## Exercise task
Rewrite the rows below with "saguaro cactus" changed to "barrel cactus" and every other character kept as is. Omit the pictures from your output.

## Data provided

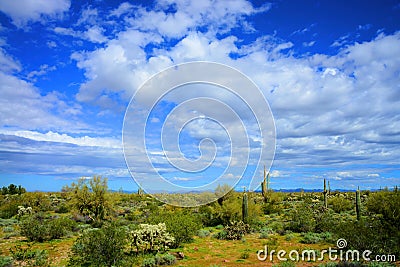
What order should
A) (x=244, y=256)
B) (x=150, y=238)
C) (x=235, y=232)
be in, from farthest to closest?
(x=235, y=232), (x=150, y=238), (x=244, y=256)

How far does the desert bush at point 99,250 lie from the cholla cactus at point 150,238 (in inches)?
89.9

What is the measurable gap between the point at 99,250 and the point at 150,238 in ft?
11.3

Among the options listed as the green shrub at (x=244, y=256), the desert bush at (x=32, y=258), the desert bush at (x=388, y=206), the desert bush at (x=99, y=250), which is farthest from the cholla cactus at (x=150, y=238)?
the desert bush at (x=388, y=206)

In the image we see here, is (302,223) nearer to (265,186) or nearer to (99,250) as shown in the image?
(99,250)

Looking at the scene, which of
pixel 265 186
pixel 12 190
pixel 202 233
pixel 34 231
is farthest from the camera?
pixel 12 190

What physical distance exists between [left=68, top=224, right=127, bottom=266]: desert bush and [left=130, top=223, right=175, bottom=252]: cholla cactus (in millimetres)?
2283

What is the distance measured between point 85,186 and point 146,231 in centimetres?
1097

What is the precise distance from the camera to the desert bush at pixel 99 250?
1200cm

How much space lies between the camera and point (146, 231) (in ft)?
49.1

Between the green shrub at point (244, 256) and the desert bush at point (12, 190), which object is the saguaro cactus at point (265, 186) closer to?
the green shrub at point (244, 256)

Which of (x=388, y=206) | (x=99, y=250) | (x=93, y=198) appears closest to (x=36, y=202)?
(x=93, y=198)

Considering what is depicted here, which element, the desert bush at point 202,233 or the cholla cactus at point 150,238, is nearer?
the cholla cactus at point 150,238

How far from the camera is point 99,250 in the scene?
12094 mm

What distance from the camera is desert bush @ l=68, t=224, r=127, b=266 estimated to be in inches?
472
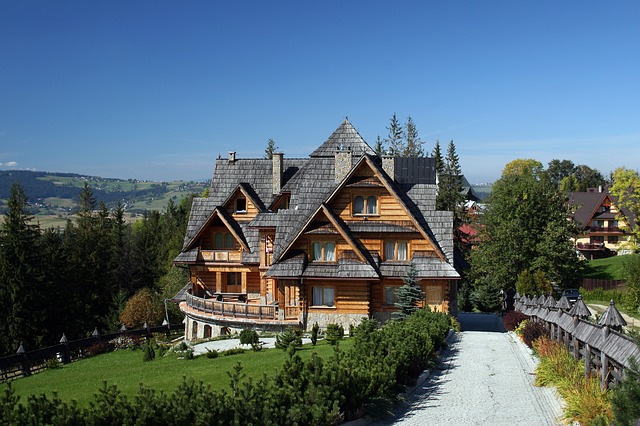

## The result
What order should
A) (x=244, y=256)
B) (x=150, y=238)
C) (x=235, y=232)
be in, from farthest to closest?
(x=235, y=232), (x=150, y=238), (x=244, y=256)

How far does the desert bush at point 99,250 lie from the cholla cactus at point 150,238 (in inches)?
89.9

What is the measurable gap between the point at 99,250 and the point at 150,238 in ft?
11.3

Among the options listed as the green shrub at (x=244, y=256), the desert bush at (x=32, y=258), the desert bush at (x=388, y=206), the desert bush at (x=99, y=250), which is farthest from the cholla cactus at (x=150, y=238)?
the desert bush at (x=388, y=206)

In the image we see here, is (302,223) nearer to (265,186) or nearer to (99,250) as shown in the image?
(99,250)

Looking at the scene, which of
pixel 265 186
pixel 12 190
pixel 202 233
pixel 34 231
is farthest from the camera?
pixel 12 190

What physical distance exists between [left=68, top=224, right=127, bottom=266]: desert bush and [left=130, top=223, right=175, bottom=252]: cholla cactus (in millimetres)?
2283

What is the distance measured between point 85,186 and point 146,231 in centimetres?
1097

What is the precise distance from the camera to the desert bush at pixel 99 250?
1200cm

How much space lies between the camera and point (146, 231) (in ft)?
49.1

Between the green shrub at point (244, 256) and the desert bush at point (12, 190), which object is the barrel cactus at point (265, 186) closer to?
the green shrub at point (244, 256)

Which of (x=388, y=206) | (x=99, y=250) | (x=93, y=198) appears closest to (x=36, y=202)?
(x=93, y=198)

Considering what is depicted here, which element, the desert bush at point 202,233 or the cholla cactus at point 150,238, is nearer?
the cholla cactus at point 150,238

How far from the camera is point 99,250 in the scene?
12094 mm

What distance from the camera is desert bush @ l=68, t=224, r=127, b=266 estimated to be in inches?
472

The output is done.